**Estratto della pagina:**
Tra l'altro, mise un impegno particolare per difendere i diritti degli animali "non umani", chiedendosi se sia nostro diritto usarli come oggetti e cosa ci autorizza a farlo.
Riprese tematiche già sollevate da Malebranche (1638-1715) e Bentham ed in parte anticipò il filosofo australiano Peter Singer, che nel 1975 scriverà Liberazione animale, accolta come la "bibbia mondiale dell'animalismo".

Va subito detto che Nozick si dichiarò colpito ed ammirato dal lavoro di Rawls, non per semplice cortesia e regole di buon vicinato.
Scriveva in proposito: «Una teoria della giustizia è un'opera sistematica di filosofia politica e morale, vigorosa profonda e sottile, di ampio respiro come non se ne vedevano dagli scritti di John Stuart Mill: è una fonte di idee illuminate, ben intergrate in un insieme piacevole. I filosofi della politica devono ora lavorare all'interno della teoria di Rawls, oppure spiegare perchè non lo fanno. Le considerazioni e le distinzioni che abbiamo sviluppato ricevono luce dalla presentazione magistrale di una concezione alternativa offerta da Rawls, e contribuiscono a gettarvi luce a loro volta. Anche chi resta dubbioso dopo l'incontro con la visione sistematica di Rawls avrà molto da apprendere dal suo studi accurato.» (1)
E Nozick spiegò perché rifiutava Rawls.

La parte forse più interessante della riflessione di Nozick è quella riguardante l'origine dello stato. Anziché abbandonarsi ad una "finzione teorica" come Rawls, preferì seguire il percorso di una ricerca metastorica nella quale ebbe parte preponderante l'idea di associazioni private tra individui atte a mantenere l'ordine e la sicurezza individuale in un clima di anarchia primordiale.
Secondo Nozick, in altre parole, il passaggio da uno stato di natura ad un contratto sociale vero e proprio non fu lineare come potrebbe sembrare leggendo Locke e Rousseau. Ci fu una lunga fase intermedia nella quale, semmai, occorre vedere all'opera una "mano invisibile" come teorizzato da Adam Smith, e poi da von Hajek.

**Consegna 1:**
Stampa tutto il brano su Nozick, da "Riprese tematiche già" giù fino a "di buon vicinato.".
**Consegna 2:**
Traduci in inglese questa frase del brano su Nozick: "Va subito detto che Nozick si dichiarò colpito ed ammirato dal lavoro di Rawls, non per semplice cortesia e regole di buon vicinato."
Le righe qui sotto provengono da un'altra fonte.

**Dati forniti:**
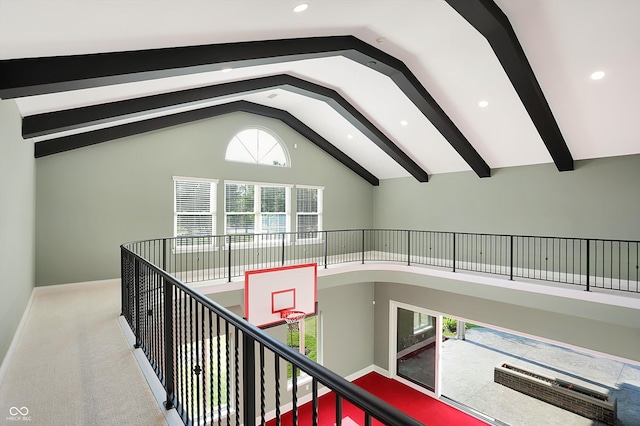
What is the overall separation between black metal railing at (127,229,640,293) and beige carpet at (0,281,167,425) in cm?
215

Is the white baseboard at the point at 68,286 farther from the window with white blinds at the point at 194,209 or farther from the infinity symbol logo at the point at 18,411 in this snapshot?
the infinity symbol logo at the point at 18,411

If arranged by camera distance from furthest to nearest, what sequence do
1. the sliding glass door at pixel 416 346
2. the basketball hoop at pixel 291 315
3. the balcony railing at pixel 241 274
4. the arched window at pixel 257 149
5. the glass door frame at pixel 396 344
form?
the sliding glass door at pixel 416 346, the glass door frame at pixel 396 344, the arched window at pixel 257 149, the basketball hoop at pixel 291 315, the balcony railing at pixel 241 274

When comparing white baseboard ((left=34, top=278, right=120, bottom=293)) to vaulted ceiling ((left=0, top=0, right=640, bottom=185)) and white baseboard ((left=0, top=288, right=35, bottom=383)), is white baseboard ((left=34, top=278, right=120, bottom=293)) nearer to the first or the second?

**Risposta corretta 1:**
Riprese tematiche già sollevate da Malebranche (1638-1715) e Bentham ed in parte anticipò il filosofo australiano Peter Singer, che nel 1975 scriverà Liberazione animale, accolta come la "bibbia mondiale dell'animalismo".

Va subito detto che Nozick si dichiarò colpito ed ammirato dal lavoro di Rawls, non per semplice cortesia e regole di buon vicinato.

**Risposta corretta 2:**
It should be said at once that Nozick declared himself struck by and admiring of Rawls's work, not out of mere courtesy and the rules of good neighborliness.